In Japan, the Shinto indigenous religion is treated by modern Japanese less as a religious doctrine than as a natural tradition “that’s in our DNA,” Ishii says.
“For people in Israel the ancient religion of Judaism from Biblical times is deep in their roots, even for those who don’t go to the synagogue. It’s something natural,” he asserts, finding a similarity in the natural and deep connection with Shinto traditions in Japanese culture.
Ishii also ascribes to the idea that there are similarities between the Shinto purification rituals and ancient Semitic ones, raising the theory that Semitic peoples may have travelled along the Silk Road over 1,700 years ago - and may even have had contact and mutual influence with the Japanese people.

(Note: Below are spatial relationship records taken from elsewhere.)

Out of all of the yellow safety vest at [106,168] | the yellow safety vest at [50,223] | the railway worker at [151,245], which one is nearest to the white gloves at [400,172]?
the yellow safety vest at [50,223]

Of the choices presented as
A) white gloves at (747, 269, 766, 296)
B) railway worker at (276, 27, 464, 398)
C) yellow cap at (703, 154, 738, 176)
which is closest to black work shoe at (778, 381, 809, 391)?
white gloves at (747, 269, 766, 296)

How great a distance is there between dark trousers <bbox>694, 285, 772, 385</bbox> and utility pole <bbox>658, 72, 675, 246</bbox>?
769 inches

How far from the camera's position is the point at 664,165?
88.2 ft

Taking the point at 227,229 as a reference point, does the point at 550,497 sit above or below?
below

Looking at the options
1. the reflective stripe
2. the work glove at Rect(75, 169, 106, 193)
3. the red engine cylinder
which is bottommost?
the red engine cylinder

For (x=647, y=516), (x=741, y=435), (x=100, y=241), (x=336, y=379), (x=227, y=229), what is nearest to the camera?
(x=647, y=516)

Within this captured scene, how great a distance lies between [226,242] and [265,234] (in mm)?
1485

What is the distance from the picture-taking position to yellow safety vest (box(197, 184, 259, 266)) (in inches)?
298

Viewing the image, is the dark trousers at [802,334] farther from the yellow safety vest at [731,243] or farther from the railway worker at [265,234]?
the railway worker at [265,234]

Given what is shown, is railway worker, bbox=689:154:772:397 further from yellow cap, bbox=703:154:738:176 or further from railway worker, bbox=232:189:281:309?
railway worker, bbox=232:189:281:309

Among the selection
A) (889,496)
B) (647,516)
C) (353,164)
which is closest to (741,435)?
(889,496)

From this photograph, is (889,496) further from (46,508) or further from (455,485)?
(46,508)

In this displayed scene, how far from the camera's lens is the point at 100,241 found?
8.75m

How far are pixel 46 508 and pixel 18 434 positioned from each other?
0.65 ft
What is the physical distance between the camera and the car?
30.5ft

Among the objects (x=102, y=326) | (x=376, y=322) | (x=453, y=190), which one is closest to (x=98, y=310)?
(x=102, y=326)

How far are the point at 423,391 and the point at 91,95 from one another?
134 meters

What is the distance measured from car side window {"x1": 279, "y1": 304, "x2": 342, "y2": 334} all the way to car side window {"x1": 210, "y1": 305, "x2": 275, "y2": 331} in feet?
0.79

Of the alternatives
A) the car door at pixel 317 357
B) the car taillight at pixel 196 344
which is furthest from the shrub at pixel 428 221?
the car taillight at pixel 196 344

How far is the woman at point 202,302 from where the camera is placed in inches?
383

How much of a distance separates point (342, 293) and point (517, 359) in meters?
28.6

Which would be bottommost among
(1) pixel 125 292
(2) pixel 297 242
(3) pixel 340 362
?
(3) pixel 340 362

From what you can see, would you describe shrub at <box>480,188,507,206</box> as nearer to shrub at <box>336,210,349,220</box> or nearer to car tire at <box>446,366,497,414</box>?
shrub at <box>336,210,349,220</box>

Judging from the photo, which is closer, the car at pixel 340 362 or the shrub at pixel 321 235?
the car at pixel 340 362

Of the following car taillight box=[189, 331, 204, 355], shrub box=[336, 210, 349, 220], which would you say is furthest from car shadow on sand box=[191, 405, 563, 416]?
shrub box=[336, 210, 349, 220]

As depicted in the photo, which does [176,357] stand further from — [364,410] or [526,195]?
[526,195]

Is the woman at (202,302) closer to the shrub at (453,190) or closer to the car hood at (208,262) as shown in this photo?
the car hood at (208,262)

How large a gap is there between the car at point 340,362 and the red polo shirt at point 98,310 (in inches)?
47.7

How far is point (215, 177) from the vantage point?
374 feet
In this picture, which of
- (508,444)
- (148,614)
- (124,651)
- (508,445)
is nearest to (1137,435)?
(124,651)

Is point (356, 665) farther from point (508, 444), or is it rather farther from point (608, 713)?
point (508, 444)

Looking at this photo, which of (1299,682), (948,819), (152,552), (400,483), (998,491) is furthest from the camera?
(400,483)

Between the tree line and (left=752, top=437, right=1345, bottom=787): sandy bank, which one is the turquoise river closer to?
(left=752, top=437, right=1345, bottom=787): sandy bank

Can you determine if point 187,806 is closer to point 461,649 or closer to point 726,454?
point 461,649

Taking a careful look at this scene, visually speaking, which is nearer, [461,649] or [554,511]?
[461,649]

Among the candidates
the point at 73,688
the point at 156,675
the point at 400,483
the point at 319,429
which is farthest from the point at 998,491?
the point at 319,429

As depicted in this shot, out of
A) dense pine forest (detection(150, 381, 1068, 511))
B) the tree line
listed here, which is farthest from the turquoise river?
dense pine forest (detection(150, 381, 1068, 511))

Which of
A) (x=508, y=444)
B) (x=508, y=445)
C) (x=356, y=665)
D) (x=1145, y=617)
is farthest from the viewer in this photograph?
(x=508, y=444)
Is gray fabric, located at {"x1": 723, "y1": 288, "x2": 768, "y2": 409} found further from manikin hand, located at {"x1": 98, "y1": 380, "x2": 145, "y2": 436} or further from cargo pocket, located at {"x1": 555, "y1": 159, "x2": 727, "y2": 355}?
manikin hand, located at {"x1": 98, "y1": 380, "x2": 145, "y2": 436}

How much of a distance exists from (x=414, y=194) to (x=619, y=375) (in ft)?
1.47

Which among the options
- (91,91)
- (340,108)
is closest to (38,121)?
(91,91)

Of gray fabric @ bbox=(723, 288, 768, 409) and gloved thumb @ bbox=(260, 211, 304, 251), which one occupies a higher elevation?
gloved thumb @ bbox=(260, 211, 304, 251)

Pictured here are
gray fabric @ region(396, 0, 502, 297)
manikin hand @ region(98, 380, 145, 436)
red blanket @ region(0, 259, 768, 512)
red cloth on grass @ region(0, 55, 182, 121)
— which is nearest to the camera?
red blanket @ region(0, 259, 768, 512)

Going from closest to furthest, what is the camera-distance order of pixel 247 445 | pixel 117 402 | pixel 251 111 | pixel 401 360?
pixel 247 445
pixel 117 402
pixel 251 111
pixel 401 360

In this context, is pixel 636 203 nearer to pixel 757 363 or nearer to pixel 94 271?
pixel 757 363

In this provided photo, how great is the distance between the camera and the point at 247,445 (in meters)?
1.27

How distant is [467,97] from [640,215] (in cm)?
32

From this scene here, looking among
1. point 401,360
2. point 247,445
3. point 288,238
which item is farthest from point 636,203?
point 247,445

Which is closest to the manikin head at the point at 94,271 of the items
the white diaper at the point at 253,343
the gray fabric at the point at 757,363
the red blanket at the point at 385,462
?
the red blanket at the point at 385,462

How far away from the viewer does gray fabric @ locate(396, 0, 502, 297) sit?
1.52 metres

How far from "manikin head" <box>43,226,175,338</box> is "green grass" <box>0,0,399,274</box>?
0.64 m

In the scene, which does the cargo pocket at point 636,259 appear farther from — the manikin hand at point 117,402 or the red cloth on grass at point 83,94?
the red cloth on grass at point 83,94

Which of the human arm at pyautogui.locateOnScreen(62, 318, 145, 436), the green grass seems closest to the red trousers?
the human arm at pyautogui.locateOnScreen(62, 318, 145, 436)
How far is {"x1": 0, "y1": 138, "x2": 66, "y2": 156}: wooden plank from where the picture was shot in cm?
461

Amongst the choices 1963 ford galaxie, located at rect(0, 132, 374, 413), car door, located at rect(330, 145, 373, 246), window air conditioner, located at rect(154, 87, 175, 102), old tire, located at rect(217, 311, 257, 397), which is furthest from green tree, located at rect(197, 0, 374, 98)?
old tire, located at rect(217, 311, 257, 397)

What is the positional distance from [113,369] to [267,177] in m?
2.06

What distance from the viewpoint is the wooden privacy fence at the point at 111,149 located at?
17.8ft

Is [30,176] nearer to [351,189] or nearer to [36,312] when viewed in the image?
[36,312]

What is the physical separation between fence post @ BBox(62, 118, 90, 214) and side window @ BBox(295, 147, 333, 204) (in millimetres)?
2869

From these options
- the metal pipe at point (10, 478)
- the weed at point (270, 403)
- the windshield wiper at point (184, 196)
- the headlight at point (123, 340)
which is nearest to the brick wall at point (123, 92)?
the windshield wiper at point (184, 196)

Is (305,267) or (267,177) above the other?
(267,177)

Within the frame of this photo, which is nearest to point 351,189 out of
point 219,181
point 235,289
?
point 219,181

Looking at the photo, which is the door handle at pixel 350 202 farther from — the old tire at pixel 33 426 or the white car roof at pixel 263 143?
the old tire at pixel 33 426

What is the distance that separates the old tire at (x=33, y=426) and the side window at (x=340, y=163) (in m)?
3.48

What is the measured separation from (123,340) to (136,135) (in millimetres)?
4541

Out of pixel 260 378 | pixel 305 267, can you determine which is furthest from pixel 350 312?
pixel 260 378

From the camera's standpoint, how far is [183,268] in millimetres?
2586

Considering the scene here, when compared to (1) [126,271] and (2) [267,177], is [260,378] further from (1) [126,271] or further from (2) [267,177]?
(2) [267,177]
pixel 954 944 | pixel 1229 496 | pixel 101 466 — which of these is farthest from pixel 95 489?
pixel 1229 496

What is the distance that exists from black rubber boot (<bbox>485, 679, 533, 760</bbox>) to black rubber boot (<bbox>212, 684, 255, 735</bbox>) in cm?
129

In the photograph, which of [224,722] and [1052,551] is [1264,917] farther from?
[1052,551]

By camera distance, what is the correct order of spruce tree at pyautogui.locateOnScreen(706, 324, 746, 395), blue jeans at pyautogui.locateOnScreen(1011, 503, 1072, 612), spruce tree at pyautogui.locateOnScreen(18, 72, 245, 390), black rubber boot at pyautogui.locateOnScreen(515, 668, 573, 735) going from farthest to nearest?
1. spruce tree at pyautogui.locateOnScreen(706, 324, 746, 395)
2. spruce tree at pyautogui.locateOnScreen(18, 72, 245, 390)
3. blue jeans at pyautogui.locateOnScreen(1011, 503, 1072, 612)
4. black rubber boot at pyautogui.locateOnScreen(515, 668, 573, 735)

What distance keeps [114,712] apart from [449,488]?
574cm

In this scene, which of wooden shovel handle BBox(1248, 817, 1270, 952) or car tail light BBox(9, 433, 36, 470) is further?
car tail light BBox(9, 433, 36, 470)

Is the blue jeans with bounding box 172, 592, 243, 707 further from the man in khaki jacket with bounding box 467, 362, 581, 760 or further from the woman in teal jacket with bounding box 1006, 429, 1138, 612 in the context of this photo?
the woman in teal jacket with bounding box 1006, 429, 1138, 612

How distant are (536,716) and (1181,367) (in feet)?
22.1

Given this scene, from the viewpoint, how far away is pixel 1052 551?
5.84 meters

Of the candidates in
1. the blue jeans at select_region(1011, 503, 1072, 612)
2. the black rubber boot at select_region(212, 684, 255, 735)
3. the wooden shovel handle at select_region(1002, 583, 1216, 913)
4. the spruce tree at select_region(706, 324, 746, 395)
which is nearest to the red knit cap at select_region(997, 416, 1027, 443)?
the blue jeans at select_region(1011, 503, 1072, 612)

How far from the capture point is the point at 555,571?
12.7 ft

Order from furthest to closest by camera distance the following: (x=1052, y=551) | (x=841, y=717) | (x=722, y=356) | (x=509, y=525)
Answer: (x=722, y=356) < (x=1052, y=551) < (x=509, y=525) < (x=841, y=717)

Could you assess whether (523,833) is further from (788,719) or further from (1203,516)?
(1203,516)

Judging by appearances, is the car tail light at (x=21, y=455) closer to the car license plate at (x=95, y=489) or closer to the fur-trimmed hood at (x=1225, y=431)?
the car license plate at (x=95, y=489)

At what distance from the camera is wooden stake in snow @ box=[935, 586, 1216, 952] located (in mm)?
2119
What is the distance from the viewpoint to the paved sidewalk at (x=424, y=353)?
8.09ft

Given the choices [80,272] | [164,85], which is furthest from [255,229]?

The band’s information materials feature a Scriptural quote in support of the connection between Jews and the “Land of the Rising Sun,” quoting Isaiah 59:19: “From the west, men will fear the name of the L-rd, and from the rising of the sun, they will revere His glory.”
Jews are known to have reached as far as the Chinese city of Kaifeng, but whether you put credence in the theory of an ancient Jewish connection to Japan or not, the mutual interest and desire to find a link between the peoples is certainly a thing to be enthusiastic about.
Ishii says another key mutual feature is the very message of “harmony” which he hopes to spread in his music, noting that Israel is a country of immigrants with a diverse population that must live in harmony.
Jerusalem’s name holds the connotation of “city of peace,” notes Ishii, commenting that it is his belief that the city can become the best example in the world of that peace.